Klein Knight agrees that the complexities of Middle East policies and politics is not easily understood, and has been beyond peaceful resolution for decades.
“The conflict between Israel and Palestine – it’s a long history. Some scholars have spent their whole lives trying to figure it out. I agree with Bernie Sanders’ two-state solution, and I do believe Palestine and Palestinians haven’t gotten a fair shot. And I am critical of Israel, but I am also a Jew and that slogan might mean freedom to Palestinians, but to me, it’s about the destruction of my people,” Klein Knight said.
Feb. 15 ,2022
“I realized it was wrong for me to use the racist slur that you said. I immediately regretted it, and agree that no one should be using that language, and I apologize from the bottom of my heart for the pain it has caused. If you ever want to have a discussion with me about this I will be more than happy to do so, don’t hesitate to reach out.”

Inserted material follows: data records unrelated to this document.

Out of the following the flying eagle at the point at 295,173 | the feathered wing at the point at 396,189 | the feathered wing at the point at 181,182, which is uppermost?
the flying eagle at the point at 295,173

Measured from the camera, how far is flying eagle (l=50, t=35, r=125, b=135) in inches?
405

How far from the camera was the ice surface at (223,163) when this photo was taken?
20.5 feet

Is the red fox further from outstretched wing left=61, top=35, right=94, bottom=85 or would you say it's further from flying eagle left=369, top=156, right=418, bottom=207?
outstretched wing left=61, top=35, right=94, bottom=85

Representative Nicole Klein Knight
Klein Knight says she acted on advice not to speak publicly about the incident until there was due process at the State House, which concluded Feb. 10. Although she felt the hearing was fair, she believes that the entire situation has been mischaracterized and misconstrued, and that it has marred relationships within her own party, and the community.
When asked if she would like to try and repair the relationships with those who signed the letter of complaint against her, many of whom she once considered allies –Sebastian Fuentes, Deborah Opramolla, Asma Elhuni, Clifton West, Marcus Ponce de Leon, Jordan Thompson, Carlos Cardona, Emma Shapiro-Weiss, Grace Kindeke, Erika Perez, Duaa Zahra and Rodríguez-Murray – Klein says she would ‒ under the right circumstances.

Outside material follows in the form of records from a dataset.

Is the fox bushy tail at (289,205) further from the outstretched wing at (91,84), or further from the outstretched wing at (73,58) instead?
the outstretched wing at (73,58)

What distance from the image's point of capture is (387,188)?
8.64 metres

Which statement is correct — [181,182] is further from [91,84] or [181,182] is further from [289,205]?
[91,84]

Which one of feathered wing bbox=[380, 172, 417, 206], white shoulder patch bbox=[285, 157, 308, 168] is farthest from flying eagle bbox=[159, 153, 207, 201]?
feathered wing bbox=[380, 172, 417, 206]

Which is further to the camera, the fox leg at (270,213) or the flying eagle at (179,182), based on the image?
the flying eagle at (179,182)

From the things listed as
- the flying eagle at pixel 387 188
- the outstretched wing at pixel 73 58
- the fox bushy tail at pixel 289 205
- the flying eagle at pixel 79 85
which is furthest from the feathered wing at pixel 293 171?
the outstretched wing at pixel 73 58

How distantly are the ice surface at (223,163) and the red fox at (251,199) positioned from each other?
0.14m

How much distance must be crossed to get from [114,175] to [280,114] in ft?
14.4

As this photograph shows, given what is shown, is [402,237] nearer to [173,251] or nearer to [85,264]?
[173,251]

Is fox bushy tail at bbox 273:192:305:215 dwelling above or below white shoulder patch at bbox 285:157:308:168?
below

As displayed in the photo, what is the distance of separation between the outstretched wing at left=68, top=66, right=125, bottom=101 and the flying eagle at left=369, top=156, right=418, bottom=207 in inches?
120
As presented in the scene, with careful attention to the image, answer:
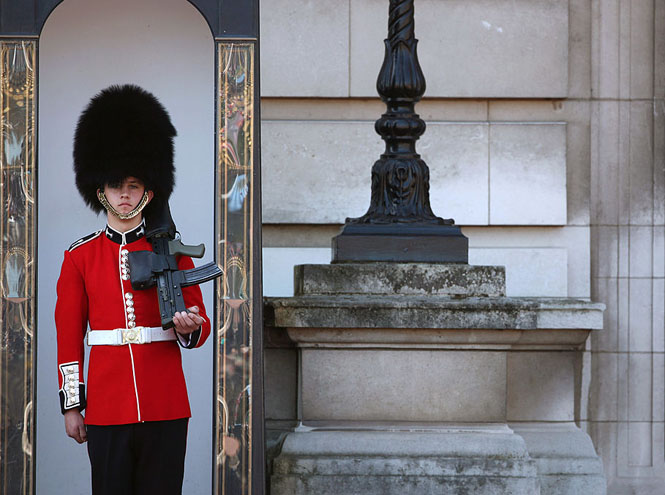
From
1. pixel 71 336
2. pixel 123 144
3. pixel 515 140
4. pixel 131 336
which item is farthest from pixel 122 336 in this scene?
pixel 515 140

“I’d be open to talking to RAD with the appropriate people present, with other Jewish legislators present, because I’m not the only one who feels uneasy with RAD. Unfortunately, we’re all afraid of becoming targets,” she said.
In their response to Klein Knight’s apology, the BIPOC leaders said they decided to go public about the incident after “multiple attempts from several of the signers to meet and discuss the matter directly with her,” to “help her recognize her actions and be held accountable for the harm done.”
Klein Knight disputes that statement, and says no one reached out to her personally.
The BIPOC leaders rejected her apology as void of sincerity, using “victim-blaming” and citing a Tweet she posted about being unfairly judged.
“A genuine apology must communicate sincere empathy, remorse and a promise to learn from the mistake. Someone who is truly apologetic does not scorn or blame those they hurt. We send this statement to make it clear that Rep. Klein Knight has not made things right. This situation has only revealed the depths of racism in the NH State House, and on all sides of the aisle.”
Klein Knight says she has learned a valuable lesson in all of this. Her apology comes from her heart, which has always been aligned with those who are oppressed including members of the BIPOC community, and her record supports that. She also concurs with the group’s assessment that there are deep rifts within the State House on both sides of the aisle that need to be confronted.
“At the end of the day this is a citizen legislature. We’re all flawed and we’re all human. We need to do better, all of us,” she said.
“I am so heartbroken about all of this, it’s been a nightmare. And I’m not trying to excuse what happened on January 20. I’m truly sorry I said that word, but I’m also sad that this group of people was so quick to cancel me, spending so much time and energy trying to take someone out who works so hard and actually gets things passed for civil rights.”